Once those votes were fixed, though, there’s nothing particularly weird about its results. The county saw a bigger increase in the number of votes for Biden than most counties did, but Trump’s margin of victory this year was only 200 votes less than his margin in 2016. Compared with Michigan’s counties overall, Antrim’s increase in votes cast and its shift in the overall margin is unremarkable. Also unremarkable is how those shifts looked in counties that did or didn’t use Dominion voting systems.

Oh, also: Antrim County backed Trump by a 24-point margin. If elections administrators there were trying to throw the state for Biden by futzing with the county’s 16,000-odd voters, they did a very, very bad job.

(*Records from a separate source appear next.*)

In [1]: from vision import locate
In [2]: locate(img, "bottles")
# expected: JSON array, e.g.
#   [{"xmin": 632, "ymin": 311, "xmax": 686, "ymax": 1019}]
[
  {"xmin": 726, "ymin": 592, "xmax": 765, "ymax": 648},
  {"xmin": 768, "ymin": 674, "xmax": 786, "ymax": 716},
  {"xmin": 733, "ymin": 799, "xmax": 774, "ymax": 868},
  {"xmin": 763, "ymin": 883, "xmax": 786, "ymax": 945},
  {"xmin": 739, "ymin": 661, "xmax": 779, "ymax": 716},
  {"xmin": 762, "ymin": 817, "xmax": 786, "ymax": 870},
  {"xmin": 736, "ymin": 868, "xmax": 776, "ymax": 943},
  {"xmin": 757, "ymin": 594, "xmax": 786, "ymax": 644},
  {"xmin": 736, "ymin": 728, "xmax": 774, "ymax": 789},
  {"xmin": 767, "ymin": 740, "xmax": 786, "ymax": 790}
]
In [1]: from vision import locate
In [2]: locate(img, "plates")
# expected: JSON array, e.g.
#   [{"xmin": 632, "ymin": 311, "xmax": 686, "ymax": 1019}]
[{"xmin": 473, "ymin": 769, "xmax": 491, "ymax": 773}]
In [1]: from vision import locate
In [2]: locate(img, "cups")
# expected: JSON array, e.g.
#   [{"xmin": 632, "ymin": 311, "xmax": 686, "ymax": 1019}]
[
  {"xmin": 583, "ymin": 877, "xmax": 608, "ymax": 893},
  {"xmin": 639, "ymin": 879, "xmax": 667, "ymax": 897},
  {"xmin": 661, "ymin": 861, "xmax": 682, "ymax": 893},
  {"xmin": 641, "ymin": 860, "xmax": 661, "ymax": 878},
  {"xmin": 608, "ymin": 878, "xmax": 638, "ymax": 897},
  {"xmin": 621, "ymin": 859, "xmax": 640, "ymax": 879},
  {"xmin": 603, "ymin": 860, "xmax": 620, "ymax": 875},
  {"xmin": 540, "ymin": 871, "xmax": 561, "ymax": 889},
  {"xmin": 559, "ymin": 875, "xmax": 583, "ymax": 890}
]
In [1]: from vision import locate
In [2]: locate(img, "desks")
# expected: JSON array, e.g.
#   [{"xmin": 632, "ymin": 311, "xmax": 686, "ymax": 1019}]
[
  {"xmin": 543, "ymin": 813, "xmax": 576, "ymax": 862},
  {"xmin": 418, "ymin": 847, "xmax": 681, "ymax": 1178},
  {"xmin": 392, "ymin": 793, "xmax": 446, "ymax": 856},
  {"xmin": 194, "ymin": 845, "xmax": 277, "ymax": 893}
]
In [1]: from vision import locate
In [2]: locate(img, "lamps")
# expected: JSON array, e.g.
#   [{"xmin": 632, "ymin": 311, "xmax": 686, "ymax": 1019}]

Ramsland’s report attempts to obfuscate his claims using a flurry of complicated-sounding analyses. That he reports the error rate using two digits to the right of the decimal point is fully in keeping with the rest of the document, which, for example, goes into great detail about how a server’s “Windows updates are 3.86 years out of date,” which is certainly a normal way to refer to time periods. It is in keeping with many of the post-election scramblings offered by the president, documents and claims that often rely on the murkiness of technological terminology to obscure the shakiness of what’s being asserted.

What Trump ignores is that even if Ramsland proved that something nefarious happened in Antrim County, which he did not, it doesn’t mean anything. Even if elections administrators in that one county were actively skewing the vote against the president, that means nothing for any of the state’s 82 other counties, particularly those counties where 45 percent of the state lives and that don’t use Dominion machines. It means nothing for the thousands of other counties that voted more heavily against Trump than they did four years ago.

To put a fine point on it: Many of the people who are alleging that this proves any fraud, much less rampant fraud, are lying. Trump may at times elevate things that he thinks might make his case, but it’s clear that, at other times, he’s lying about fraud, too.

Having a report in hand that makes a sweeping claim about the possibility of fraud no more proves fraud than you holding a knife proves that you committed murder.

Update: Antrim County finished a hand-recount of its ballots, comparing the electronically tallied results with the paper records produced when voters voted.

The recount matched the original tally, save for a swing of 12 votes in Trump’s favor.